As there are no similarities in different things. You must use different blocks. You could use groupby, but the characteristics would have to be identified as Nodes and not attributes of a Node. And would group only by one characteristic.

If you use a single block only you will simply mix all results of apt1 and apt4. To look for similarities in each neighborhood you need to do in different blocks.

Just construct a block for each input with its respective filters.

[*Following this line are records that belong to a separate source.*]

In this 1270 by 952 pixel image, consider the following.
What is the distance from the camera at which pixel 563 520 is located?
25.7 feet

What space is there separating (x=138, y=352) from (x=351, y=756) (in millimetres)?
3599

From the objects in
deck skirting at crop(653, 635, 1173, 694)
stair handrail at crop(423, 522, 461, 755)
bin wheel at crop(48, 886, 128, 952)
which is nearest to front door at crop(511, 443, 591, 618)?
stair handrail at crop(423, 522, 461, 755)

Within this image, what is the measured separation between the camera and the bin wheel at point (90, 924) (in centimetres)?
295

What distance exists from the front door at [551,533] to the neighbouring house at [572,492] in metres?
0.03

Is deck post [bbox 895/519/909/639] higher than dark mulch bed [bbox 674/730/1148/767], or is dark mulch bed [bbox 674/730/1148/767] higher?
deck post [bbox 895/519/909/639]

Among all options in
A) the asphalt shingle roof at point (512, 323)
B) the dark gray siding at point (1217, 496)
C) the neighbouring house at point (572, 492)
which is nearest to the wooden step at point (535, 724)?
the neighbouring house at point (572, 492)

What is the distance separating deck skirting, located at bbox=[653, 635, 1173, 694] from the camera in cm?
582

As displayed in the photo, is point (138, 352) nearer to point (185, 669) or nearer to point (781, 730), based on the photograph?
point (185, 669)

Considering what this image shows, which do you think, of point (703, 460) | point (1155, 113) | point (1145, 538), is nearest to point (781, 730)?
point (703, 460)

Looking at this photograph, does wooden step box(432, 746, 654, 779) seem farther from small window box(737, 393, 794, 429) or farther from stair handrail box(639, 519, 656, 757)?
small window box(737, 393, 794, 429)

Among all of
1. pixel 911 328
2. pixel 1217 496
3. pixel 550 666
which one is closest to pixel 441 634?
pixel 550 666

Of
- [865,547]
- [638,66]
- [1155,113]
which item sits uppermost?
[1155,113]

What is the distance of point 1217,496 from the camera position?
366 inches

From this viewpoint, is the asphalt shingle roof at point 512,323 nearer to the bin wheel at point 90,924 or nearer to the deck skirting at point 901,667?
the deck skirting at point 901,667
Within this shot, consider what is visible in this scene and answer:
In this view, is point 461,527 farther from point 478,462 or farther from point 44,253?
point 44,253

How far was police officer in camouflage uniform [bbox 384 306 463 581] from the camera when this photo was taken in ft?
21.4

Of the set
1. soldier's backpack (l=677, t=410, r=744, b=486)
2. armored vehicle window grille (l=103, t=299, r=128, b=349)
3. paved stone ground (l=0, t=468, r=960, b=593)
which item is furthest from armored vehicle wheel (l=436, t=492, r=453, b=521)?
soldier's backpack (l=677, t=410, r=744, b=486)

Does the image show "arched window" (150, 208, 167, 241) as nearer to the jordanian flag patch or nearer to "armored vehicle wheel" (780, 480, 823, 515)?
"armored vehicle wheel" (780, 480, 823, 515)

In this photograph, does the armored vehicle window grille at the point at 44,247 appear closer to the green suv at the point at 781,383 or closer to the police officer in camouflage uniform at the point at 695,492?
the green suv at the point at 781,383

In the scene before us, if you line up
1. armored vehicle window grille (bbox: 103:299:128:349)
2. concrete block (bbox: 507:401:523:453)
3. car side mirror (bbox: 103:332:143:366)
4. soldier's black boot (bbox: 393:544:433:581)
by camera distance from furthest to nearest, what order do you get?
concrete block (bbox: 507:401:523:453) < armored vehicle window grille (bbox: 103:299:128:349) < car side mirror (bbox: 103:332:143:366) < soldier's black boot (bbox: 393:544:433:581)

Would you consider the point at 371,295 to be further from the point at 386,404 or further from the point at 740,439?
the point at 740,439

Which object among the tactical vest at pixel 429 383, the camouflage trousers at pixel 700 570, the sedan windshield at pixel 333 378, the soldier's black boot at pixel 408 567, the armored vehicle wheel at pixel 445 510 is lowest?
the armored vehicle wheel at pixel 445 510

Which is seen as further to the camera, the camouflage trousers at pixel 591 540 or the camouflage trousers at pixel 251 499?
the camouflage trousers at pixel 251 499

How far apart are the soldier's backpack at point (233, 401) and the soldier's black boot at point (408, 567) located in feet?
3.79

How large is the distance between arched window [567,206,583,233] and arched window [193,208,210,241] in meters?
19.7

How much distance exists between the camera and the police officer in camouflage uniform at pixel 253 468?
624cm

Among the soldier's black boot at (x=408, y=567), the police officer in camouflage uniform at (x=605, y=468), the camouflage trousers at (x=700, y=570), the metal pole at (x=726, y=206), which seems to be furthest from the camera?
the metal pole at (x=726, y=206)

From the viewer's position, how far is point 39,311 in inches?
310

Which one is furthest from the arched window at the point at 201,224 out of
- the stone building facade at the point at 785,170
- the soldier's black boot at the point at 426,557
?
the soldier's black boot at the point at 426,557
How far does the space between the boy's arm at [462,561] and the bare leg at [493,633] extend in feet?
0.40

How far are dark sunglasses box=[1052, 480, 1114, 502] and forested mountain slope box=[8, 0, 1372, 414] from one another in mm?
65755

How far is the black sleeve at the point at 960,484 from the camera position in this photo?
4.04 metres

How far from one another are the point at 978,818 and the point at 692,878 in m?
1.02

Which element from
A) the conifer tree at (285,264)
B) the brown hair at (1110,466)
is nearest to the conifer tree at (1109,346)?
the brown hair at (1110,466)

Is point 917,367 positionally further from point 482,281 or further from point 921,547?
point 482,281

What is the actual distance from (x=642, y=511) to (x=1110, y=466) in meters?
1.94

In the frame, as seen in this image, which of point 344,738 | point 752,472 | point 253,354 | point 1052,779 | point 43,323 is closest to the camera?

GroupBy: https://docs.dgraph.io/query-language/#groupby


(Siddharth Prakash Singh) #6

Got it.
So in a way it would be almost impossible if I had to start with a user who has liked n houses and find similar houses which he/she may like?


(Michel Conrado (Support Engineer)) #7

Of course you can. The problem is that you said:

“all apartments with same bhk in same neighborhood are similar.”

apt1 = Lutyens neighborhood
apt4 = CR Park neighborhood

If you had said:

“all apartments with same bhk are similar.”

it would be possible.

But ideally, you break down the features of the apartment into smaller parts within a hierarchical Nodes structure (just like tags). So you can have a greater power of comparison.

if 2bhk(Lutyens) !== 2bhk(CR Park) : There’s nothing to compare.